再說葉煩,她問過村民,是照生豬價格賣給她,還是叫她抽一成半, 租車錢由她支付,她保證五花肉能賣到一塊錢一斤。
懂殺豬的老人合計,肉聯廠給的生豬價是五毛一斤, 兩百斤的豬一百塊錢。殺豬自己賣, 肉能賣一百三四,就算去掉葉煩的抽成,也有一百一二,豬下水豬網油豬血等等也能賣一些錢。
村民決定他們把豬收拾乾淨,葉煩拿抽成。
葉煩拉六頭豬到市區, 還拉了兩筐魚。耿致曄賣魚,錢單獨收著,回頭直接給於家村。

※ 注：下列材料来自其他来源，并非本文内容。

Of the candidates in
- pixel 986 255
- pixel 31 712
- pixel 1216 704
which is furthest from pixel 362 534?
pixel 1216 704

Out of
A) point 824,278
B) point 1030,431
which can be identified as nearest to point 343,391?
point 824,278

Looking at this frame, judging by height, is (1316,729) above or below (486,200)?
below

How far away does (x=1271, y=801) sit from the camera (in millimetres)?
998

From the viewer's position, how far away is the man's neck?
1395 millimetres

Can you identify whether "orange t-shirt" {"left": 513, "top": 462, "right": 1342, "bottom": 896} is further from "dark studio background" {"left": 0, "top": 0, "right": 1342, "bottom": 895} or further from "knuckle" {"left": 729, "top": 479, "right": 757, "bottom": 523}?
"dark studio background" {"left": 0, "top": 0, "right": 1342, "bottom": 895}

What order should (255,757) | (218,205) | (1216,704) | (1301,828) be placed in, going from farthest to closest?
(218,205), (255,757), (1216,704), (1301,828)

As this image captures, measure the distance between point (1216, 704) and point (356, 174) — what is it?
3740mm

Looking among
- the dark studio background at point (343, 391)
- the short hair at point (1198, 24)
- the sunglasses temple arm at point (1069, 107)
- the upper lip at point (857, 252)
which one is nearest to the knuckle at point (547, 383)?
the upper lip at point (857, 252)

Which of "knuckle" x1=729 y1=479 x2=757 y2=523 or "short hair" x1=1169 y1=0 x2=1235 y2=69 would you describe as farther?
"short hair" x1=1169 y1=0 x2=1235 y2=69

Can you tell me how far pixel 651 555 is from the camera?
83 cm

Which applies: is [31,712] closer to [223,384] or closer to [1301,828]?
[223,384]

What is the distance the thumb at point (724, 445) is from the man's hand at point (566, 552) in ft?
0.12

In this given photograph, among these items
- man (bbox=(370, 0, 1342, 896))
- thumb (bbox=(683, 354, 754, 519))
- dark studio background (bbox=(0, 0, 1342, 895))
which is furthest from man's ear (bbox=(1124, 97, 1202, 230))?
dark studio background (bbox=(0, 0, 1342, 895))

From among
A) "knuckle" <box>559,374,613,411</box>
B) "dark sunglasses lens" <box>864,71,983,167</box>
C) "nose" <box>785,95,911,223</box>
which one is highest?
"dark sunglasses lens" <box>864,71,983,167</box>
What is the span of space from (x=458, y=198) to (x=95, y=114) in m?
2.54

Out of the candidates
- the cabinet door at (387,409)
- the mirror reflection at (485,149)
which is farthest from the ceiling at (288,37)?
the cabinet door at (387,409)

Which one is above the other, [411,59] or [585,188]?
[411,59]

村民切肉稱重, 葉煩收肉錢。
買十斤肉的人, 葉煩給兩個剃乾淨肉的棒骨。葉煩叫賣豬的村民贊助一點酸白菜酸蘿蔔和小蔥, 買一斤五花肉的就送四分之一棵酸白菜。不過由於要過年了沒人買一斤,最少都是三斤。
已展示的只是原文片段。